Editorial Collaboration

Medscape &

Hi. My name is Paul Offit. I'm talking to you from the Vaccine Education Center at Children's Hospital of Philadelphia. I want to talk about a newly licensed and recommended shingles vaccine.

Shingles, as you know, is a reactivation of an original chickenpox infection that travels down a dermatome and causes rash and pain. It's a common infection—roughly 1 in every 1000 people every year in the United States will suffer shingles, and about 1 in 3 people in the United States will suffer shingles in their lifetime. Usually, shingles occurs in those > 65 years of age.

The pain of shingles is one of the worst pains in medicine. It's right up there with corneal abrasions, labor and delivery, and kidney stones (which is like labor and delivery for men)—an incredibly painful experience.

The first shingles vaccine was licensed and recommended in 2006. It's called Zostavax® and is a live, weakened form of the chickenpox (varicella) virus. In fact, Zostavax is the varicella vaccine; it's just 14 times the dose. The efficacy of Zostavax against rash was about 51%; the efficacy against postherpetic neuralgia (the pain associated with shingles) was about 67%, and the duration wasn't great. After about 4 years, the protective effect for postherpetic neuralgia went from about 67% down to about 30%.

Recently, in October 2017, another shingles vaccine was licensed and recommended. It's called Shingrix, and it's made in quite a biologically different manner. Instead of being a whole weakened form of the virus, it's just one protein that sits on the surface of the virus—the so-called glycoprotein E—and then two adjuvants are used. One adjuvant is called monophosphoryl lipid A (which is just a detoxified lipid A), the same adjuvant that was used in Cervarix®. The other is a novel adjuvant, one that we haven't used in this country before. It's called QS-21. It's a glycoside (specifically, saponin). The "QS" stands for the name of the tree (Quillaja saponaria) from which this product was purified. It's a soap tree indigenous to Chile.
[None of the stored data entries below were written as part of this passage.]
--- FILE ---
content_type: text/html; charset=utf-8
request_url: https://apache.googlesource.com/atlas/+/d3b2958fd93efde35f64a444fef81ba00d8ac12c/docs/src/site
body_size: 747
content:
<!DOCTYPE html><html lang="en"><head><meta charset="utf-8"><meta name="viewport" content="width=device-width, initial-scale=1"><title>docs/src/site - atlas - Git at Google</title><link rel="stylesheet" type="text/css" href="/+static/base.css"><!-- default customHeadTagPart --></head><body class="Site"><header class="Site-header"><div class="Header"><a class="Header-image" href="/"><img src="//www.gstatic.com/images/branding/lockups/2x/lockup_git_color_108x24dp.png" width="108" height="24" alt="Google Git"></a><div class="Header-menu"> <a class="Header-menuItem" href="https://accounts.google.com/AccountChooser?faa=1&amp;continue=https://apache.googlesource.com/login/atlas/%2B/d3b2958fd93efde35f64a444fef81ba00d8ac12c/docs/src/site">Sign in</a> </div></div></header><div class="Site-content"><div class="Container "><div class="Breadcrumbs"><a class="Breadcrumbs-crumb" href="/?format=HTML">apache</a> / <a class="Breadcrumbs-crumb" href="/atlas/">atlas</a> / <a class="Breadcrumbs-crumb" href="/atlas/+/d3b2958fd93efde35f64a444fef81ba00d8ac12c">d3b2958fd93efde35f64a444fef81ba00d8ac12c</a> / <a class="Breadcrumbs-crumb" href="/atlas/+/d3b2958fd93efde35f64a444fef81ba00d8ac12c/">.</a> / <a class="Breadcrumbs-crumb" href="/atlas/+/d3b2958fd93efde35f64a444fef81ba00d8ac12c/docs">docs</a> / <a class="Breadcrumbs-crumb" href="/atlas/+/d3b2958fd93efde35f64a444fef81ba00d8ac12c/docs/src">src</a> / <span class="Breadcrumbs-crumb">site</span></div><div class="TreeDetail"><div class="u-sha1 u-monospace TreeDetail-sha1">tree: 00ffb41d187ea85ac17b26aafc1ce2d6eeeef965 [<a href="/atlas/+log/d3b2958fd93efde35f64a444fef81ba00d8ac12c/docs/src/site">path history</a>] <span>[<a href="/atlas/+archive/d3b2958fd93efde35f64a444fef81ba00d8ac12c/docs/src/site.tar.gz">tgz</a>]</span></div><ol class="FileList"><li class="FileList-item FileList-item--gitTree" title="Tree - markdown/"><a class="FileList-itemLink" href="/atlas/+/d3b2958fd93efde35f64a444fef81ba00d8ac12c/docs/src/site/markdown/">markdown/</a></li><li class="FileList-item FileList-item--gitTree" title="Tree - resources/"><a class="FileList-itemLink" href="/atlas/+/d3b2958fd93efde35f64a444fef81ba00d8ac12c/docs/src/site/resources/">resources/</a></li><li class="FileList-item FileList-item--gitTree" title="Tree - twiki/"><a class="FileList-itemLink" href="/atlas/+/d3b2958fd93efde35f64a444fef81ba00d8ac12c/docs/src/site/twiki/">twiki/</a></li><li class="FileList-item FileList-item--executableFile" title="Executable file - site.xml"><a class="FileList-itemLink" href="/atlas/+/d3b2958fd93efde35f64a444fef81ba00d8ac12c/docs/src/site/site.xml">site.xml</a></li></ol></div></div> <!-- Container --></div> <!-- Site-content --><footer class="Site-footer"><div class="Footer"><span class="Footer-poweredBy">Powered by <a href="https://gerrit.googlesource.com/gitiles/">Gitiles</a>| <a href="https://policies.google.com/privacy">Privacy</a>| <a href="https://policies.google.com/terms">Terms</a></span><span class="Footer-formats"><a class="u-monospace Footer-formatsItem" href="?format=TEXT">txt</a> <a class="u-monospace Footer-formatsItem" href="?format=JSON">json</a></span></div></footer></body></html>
The "21" stands for the 21st chromatographic peak from which this saponin was isolated.

If you look at the efficacy of Shingrix against rash, it's not 51% (as was the case with Zostavax); it's in the mid- to high 90% range, for all age groups—even for those over 70 years of age.[1,2] Similarly, if you look at the protective efficacy against postherpetic neuralgia, it's in the high 80% to low-mid 90% range, and the duration is much greater—4 years later, the protective efficacy is still about 85%.[1,2]
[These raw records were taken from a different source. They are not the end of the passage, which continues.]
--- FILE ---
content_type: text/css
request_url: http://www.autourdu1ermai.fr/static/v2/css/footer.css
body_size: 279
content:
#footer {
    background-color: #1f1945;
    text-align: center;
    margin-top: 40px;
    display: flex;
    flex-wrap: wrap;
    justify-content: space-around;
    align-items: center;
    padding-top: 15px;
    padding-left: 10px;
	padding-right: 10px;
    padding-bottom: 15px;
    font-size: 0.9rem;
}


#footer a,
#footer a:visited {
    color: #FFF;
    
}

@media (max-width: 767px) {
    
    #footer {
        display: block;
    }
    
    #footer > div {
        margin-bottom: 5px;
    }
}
How should this vaccine be used? This was the question faced by the Advisory Committee on Immunization Practices (ACIP) in October. They made the following recommendations[3]:

  • This vaccine can be given starting at 50 years of age;

  • It's a two-dose vaccine, with the second dose being given 2-6 months after the first;

  • It is the preferred vaccine—those who have not yet received a shingles vaccine should receive Shingrix rather than Zostavax; and

  • Even if you've already had Zostavax, it is still recommended that you receive two doses of the Shingrix vaccine.

It's pretty remarkable. Typically, the gold standard for inducing long-lived, highly effective protective immune responses is much better defined for live attenuated viruses than for purified protein (so-called "subunit vaccines"), but this is one of those rare examples—in fact, the only example I can think of—where the purified protein (the glycoprotein A) vaccine induces a better and longer lasting response than the live attenuated viral vaccine.

The side effect profile for systemic side effects (fever, myalgia, chills) is somewhat worse for Shingrix than for Zostavax, but that said, fewer than 5% of people who received Shingrix said that it interfered in any sense with their daily lives. So, it certainly looks like the better vaccine.

Thank you very much for your attention.